Por tipos de ações, em junho de 2017 foi Declarada a Insolvência (DI) de 2077 empresas (mais 15,6 por cento que em igual período de 2016), mas o número de Declarações de Insolvência Requerida (DIR) baixou 22,2 pontos percentuais e as Declarações de Insolvência Apresentada (DIA) registaram uma quebra de 23 pontos. Os Planos de Insolvência (PI) aumentaram de um total de 55 em junho de 2016 para 65 em junho deste ano (aumento de 18 pontos). No entanto, como referido, no total, as insolvências em junho tiveram uma quebra de 4,3 por cento em relação a 2016.

Em junho, o aumento mais significativo de insolvências foi registado no distrito de Lisboa que passou de 979 para 1077 empresas insolventes, mais 98 do que em 2016 (aumento de 10 por cento).

O Porto também apresentou um valor elevado (748 empresas), mas o número de insolvências diminuiu 10,4 por cento face a 2016. Os distritos de Braga e Coimbra apresentaram decréscimos significativos, com menos 21,8 e 27,6 por cento respetivamente. Em sentido oposto, os distritos que revelaram aumentos mais notórios foram Faro (35,2 por cento) e a Madeira (21,6 pontos percentuais).

Por setores, em junho último, apresentaram decréscimos de insolvências as atividades de comércio a retalho e por grosso, comércio de veículos, setor da construção e obras públicas, eletricidade, gás e água, indústria extrativa e transformadora e, por fim, o setor dos transportes. Entre estes, os decréscimos mais significativos foram registados na indústria extrativa (menos 25 por cento) e no setor da eletricidade, gás água (redução de 18,8 pontos). Os aumentos mais notórios foram assinalados nos setores das telecomunicações (acréscimo de 16,7) e na hotelaria e restauração (mais 1,6).

Constituições de novas empresas em alta

No primeiro semestre de 2017, as constituições de novas empresas aumentaram 6,3 por cento face ao período homólogo. De um total acumulado de 20 490 novas empresas constituídas no final de junho de 2016 o país evoluiu para um acumulado de 21 790 constituições em junho deste ano, com mais 1300 novas empresas a iniciar atividade no final do primeiro semestre deste ano. No mês de junho, o aumento foi de 4,2 por cento face ao ano anterior, passando de um total parcial de 3.162 novas constituições para um valor comparativo atual de 3295.

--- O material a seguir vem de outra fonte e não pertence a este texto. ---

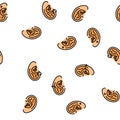 piercing fashion beauty earring vector seamless pattern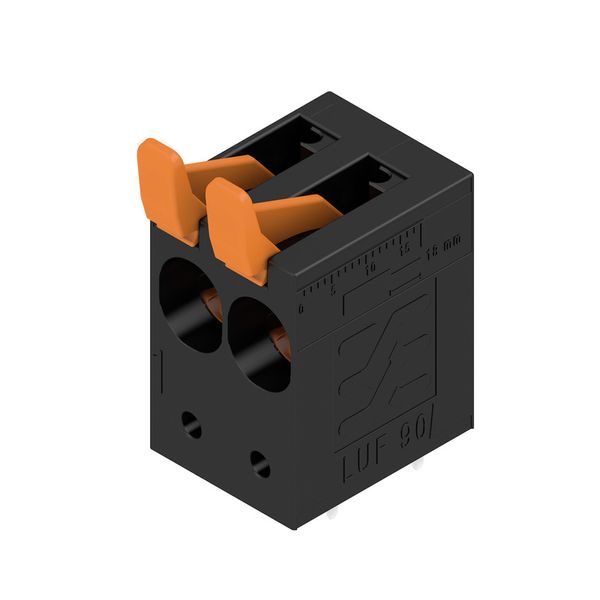 PCB terminal, 10.00 mm, Number of poles: 2, Conductor outlet direction image 3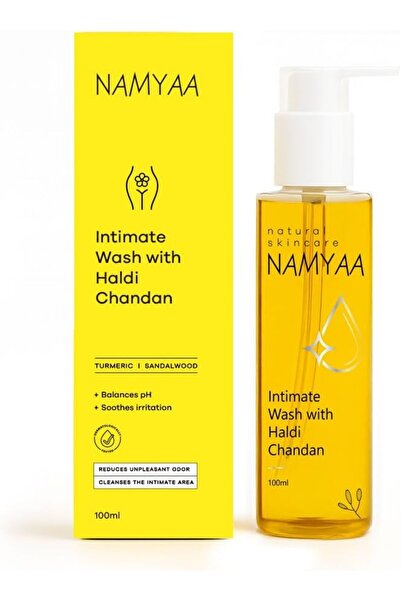 NAMYAA Intimate Wash with Haldi Chandan, Prevents Dryness, Itchiness and Irri...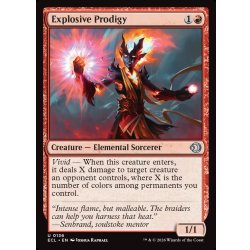 画像1: 【ENG】爆発的神童/Explosive Prodigy [MTG_ECL_0136_U]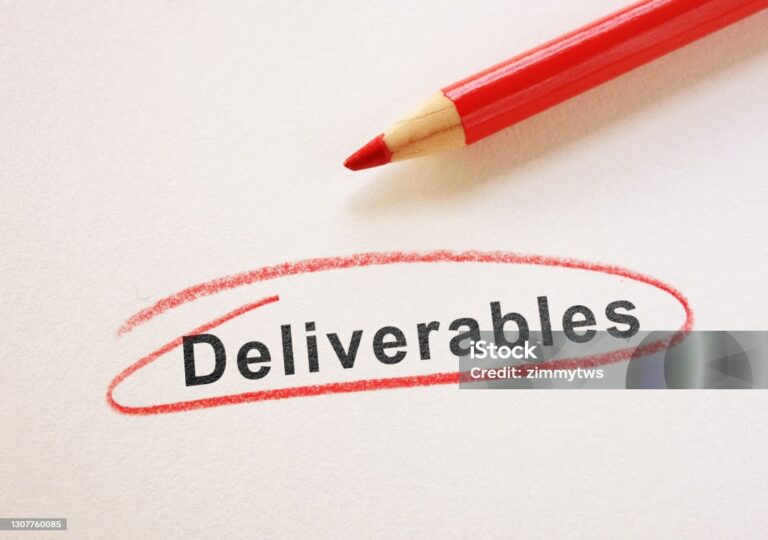 security risk assessment deliverables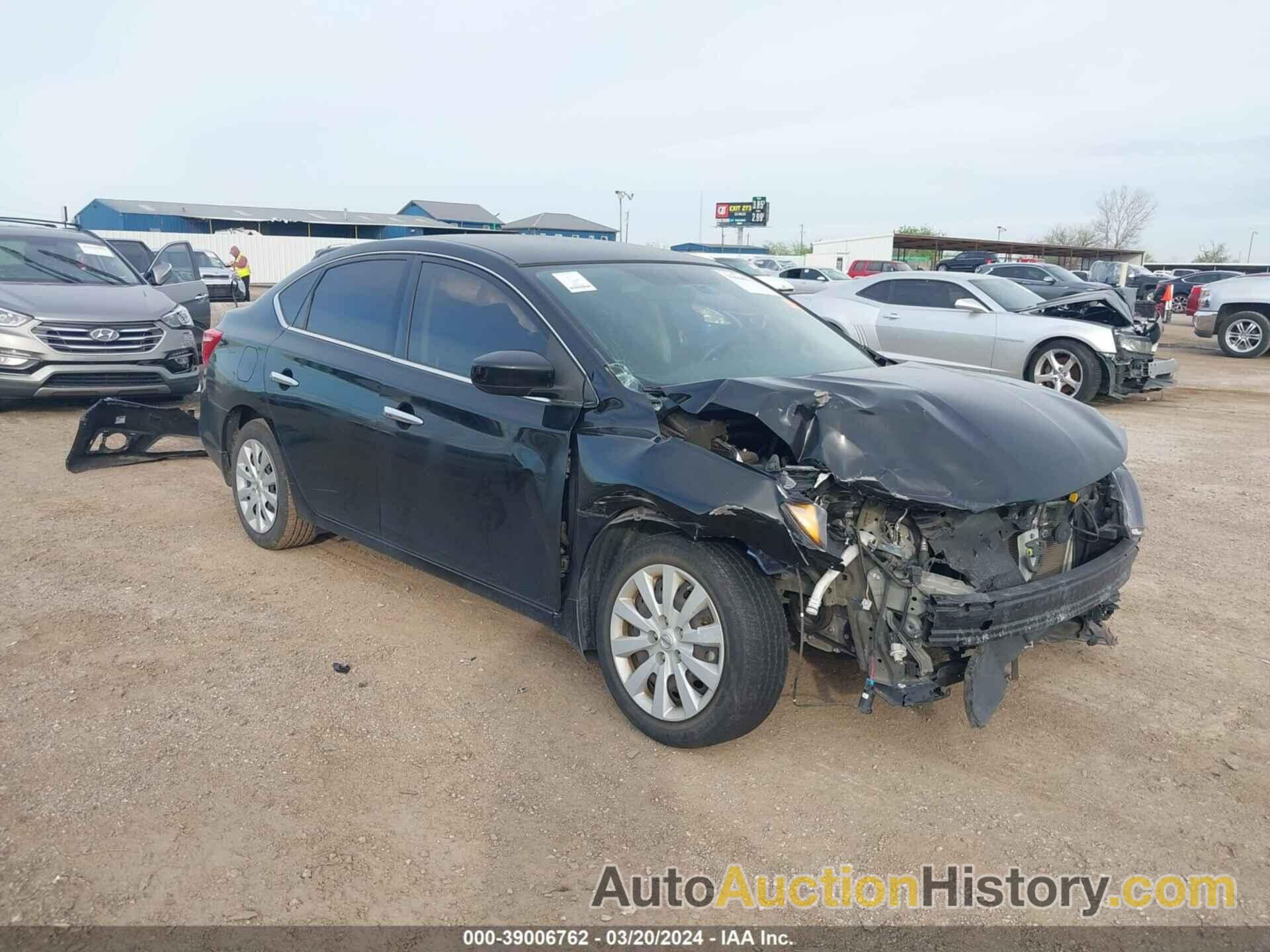 NISSAN SENTRA S, 3N1AB7AP4KY253420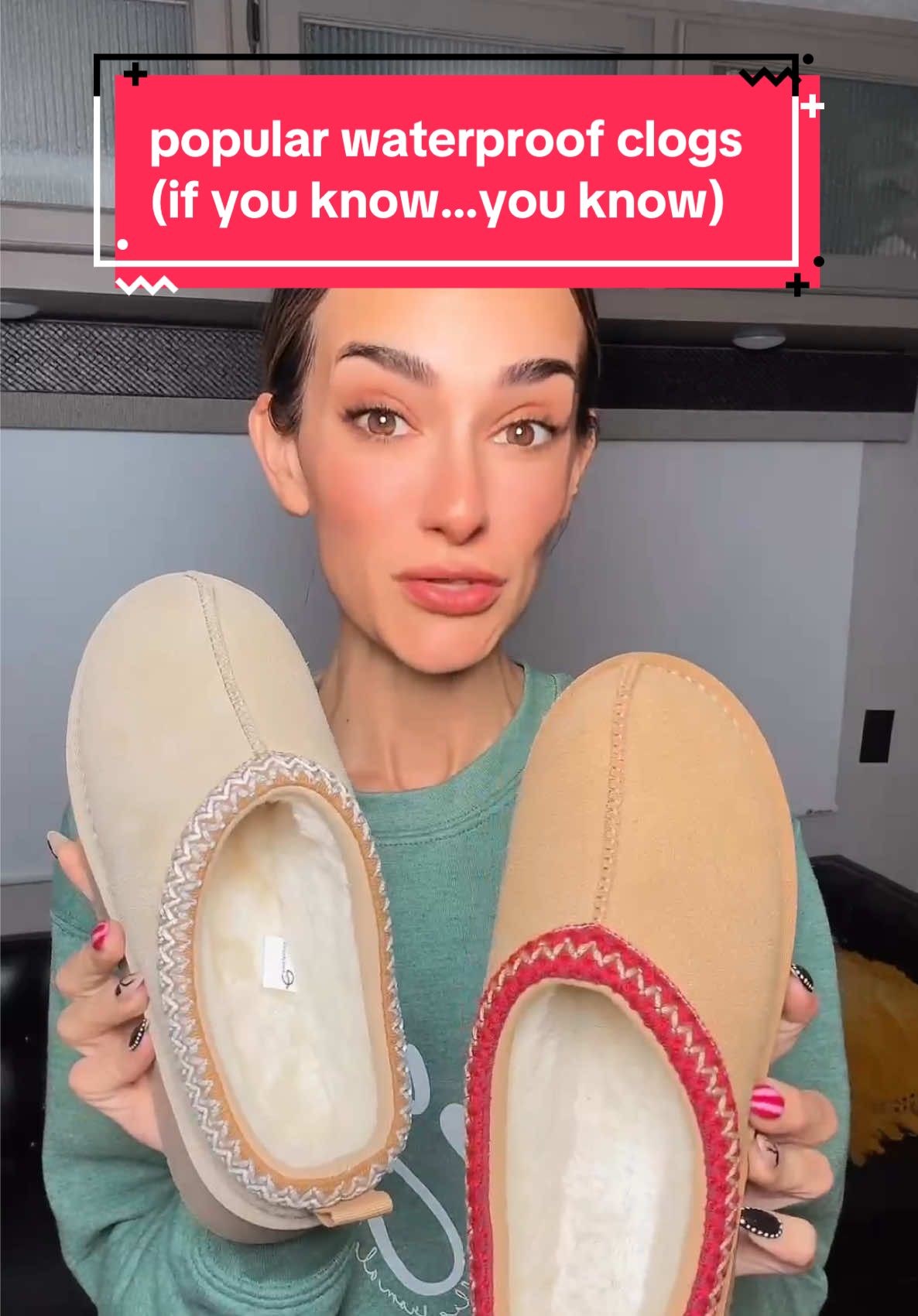 @EVELLYHOOTD US these waterproof clogs are by far some of my favorite TikTok Shop finds!  These shoes are true to size, comfy, cozy, and trendy!!  #shoes #tiktikshop #winterfashion #fashionfavorites #winterboots 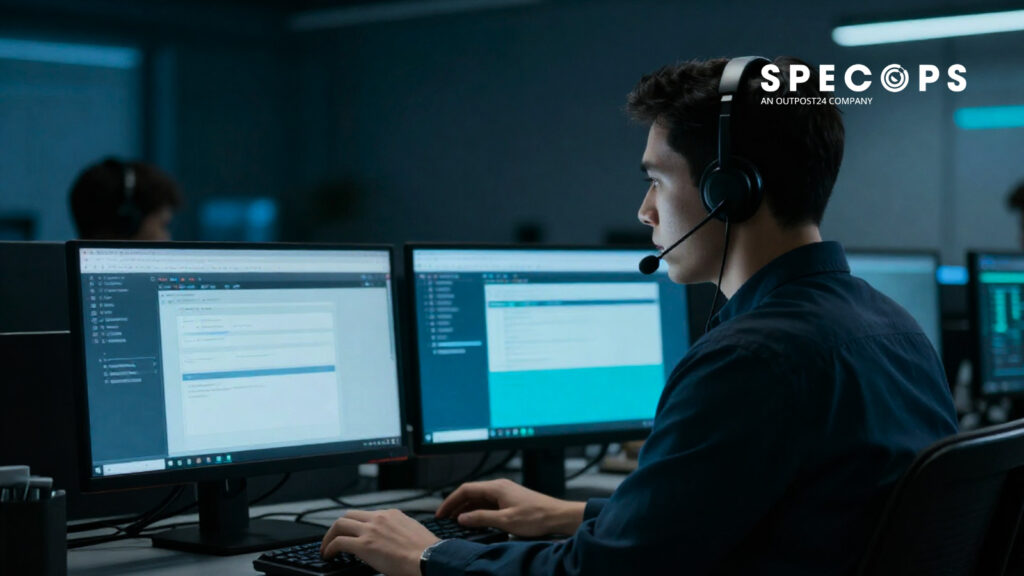 Specops - person on computer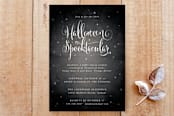 "Vintage Halloween Spooktacular Party Invitation" - Stationery in Noir by itsjensworld - Front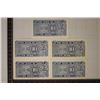 Image 2 : 5-1962 BANK OF KOREA 10 JEON CRISP UNC BILLS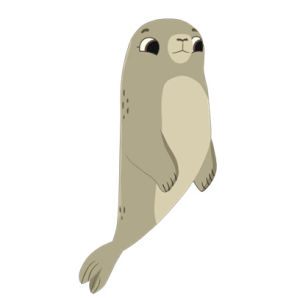 seal,swimming,silky,puffin rock,swim,floating,float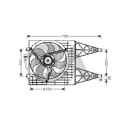 Ventilador, refrigeração do motor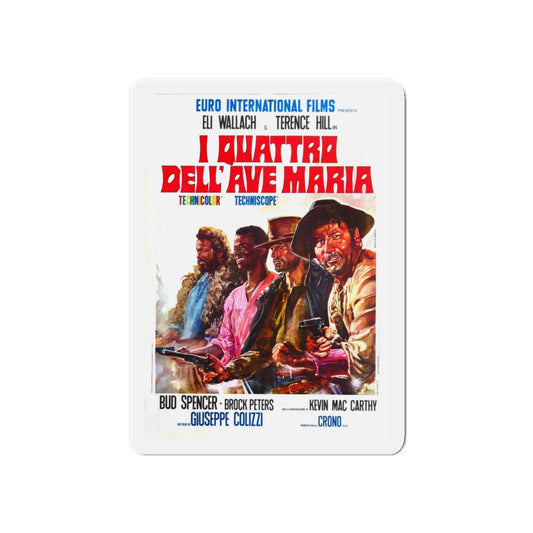 ACE HIGH 1968 Movie Poster - Die-Cut Magnet-6 × 6"-The Sticker Space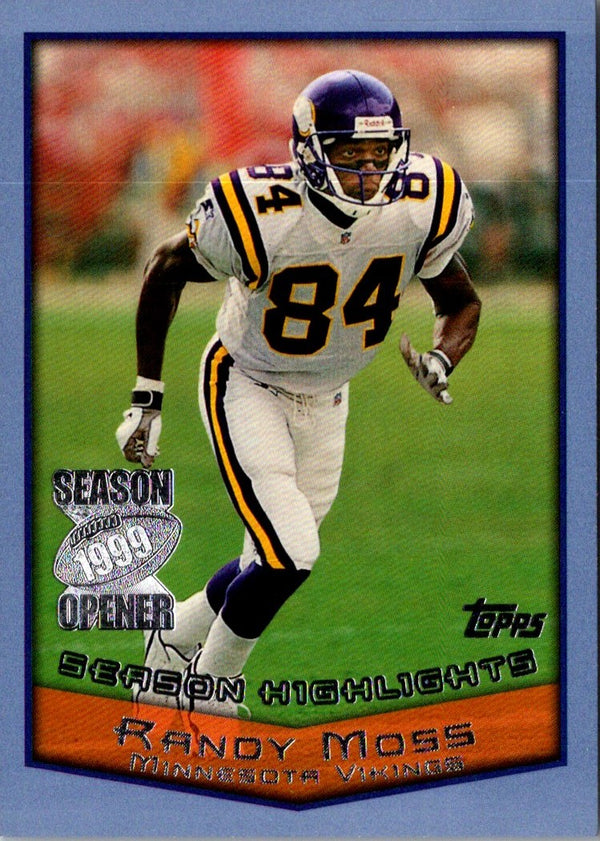 1999 Topps Season Opener Randy Moss #140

Na análise por distritos, de destacar os aumentos em Aveiro, Faro, Setúbal e Braga; estes dois últimos com acréscimos de 6,8 e 7,5 por cento respetivamente. No período em análise não se registaram descidas significativas.

Em termos setoriais, foram sete aqueles que registaram acréscimos em junho de 2017 face ao ano anterior, sendo de salientar os aumentos no número de constituições nas áreas de telecomunicações (35,6 por cento), agricultura, caça e pesca (24,9) e eletricidade, gás e água (23,9).

Em polo oposto, quatro áreas de atividade registaram decréscimos no número de constituições, com as diminuições mais significativas a ocorrer na indústria extrativa (menos 36,8 por cento), comércio a retalho (10 pontos) e indústria transformadora (menos 7,5).